ACTIVITY ▸
Return the records from the line that contains "May include: A" through the line that contains "at dusk Framed", including both of those lines, and repeat their text unchanged while omitting the pictures.

GIVEN RECORDS ▸
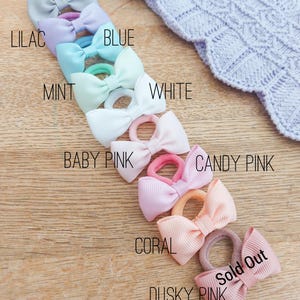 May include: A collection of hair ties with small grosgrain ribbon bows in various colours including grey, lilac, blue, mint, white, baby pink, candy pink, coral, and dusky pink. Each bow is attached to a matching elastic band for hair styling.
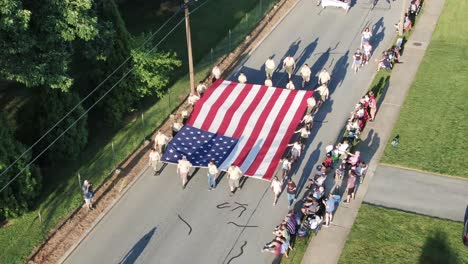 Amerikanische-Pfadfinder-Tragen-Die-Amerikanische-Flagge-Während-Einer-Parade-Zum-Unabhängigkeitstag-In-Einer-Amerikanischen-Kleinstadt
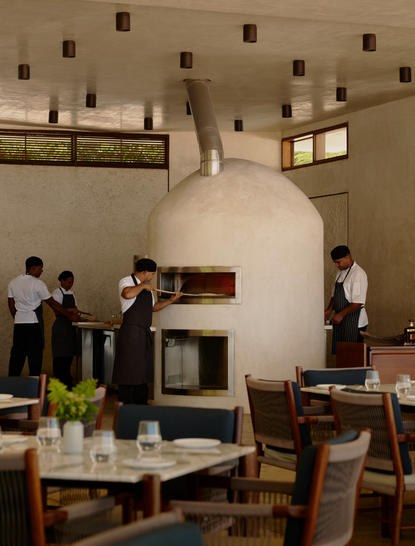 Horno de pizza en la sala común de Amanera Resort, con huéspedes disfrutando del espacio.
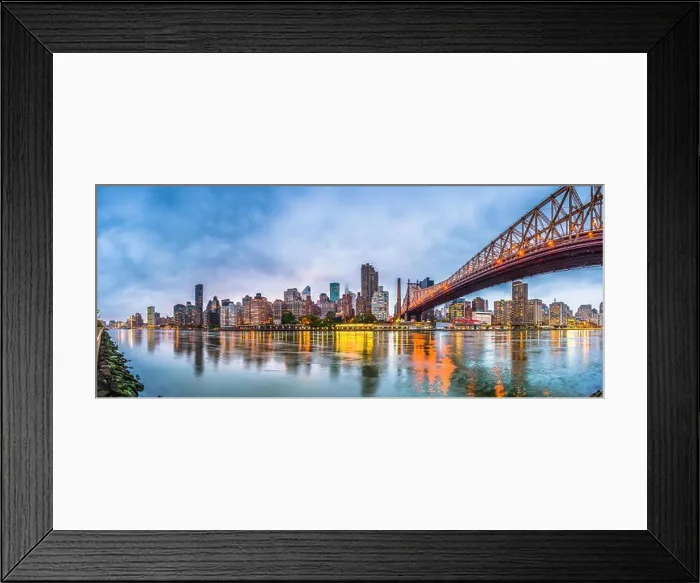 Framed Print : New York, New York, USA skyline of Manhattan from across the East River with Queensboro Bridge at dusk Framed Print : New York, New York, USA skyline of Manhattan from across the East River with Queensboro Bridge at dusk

* * *

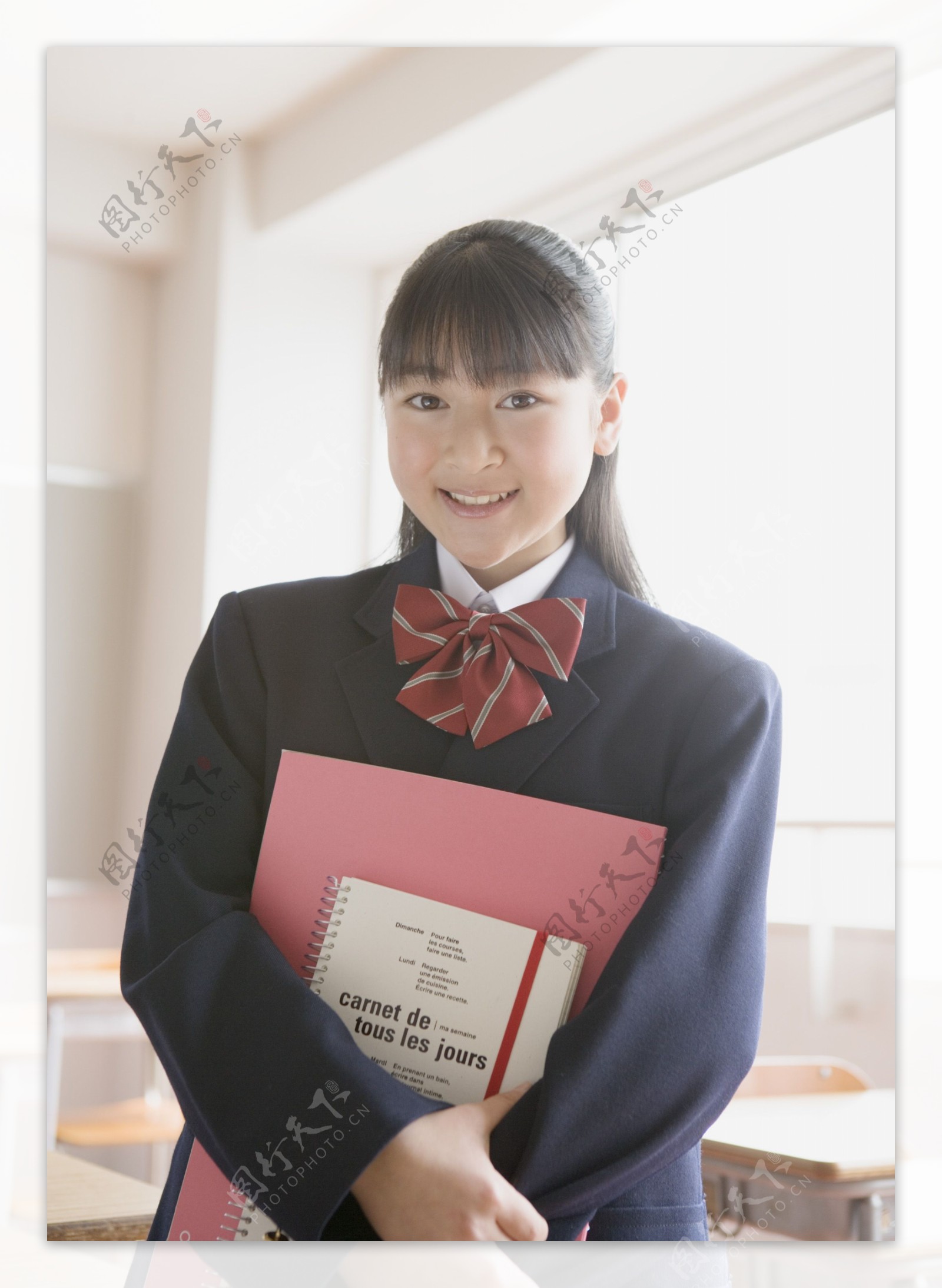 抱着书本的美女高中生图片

ANSWER FOR THIS EXERCISE ▸
 May include: A collection of hair ties with small grosgrain ribbon bows in various colours including grey, lilac, blue, mint, white, baby pink, candy pink, coral, and dusky pink. Each bow is attached to a matching elastic band for hair styling.
 Amerikanische-Pfadfinder-Tragen-Die-Amerikanische-Flagge-Während-Einer-Parade-Zum-Unabhängigkeitstag-In-Einer-Amerikanischen-Kleinstadt
 Horno de pizza en la sala común de Amanera Resort, con huéspedes disfrutando del espacio.
 Framed Print : New York, New York, USA skyline of Manhattan from across the East River with Queensboro Bridge at dusk Framed Print : New York, New York, USA skyline of Manhattan from across the East River with Queensboro Bridge at dusk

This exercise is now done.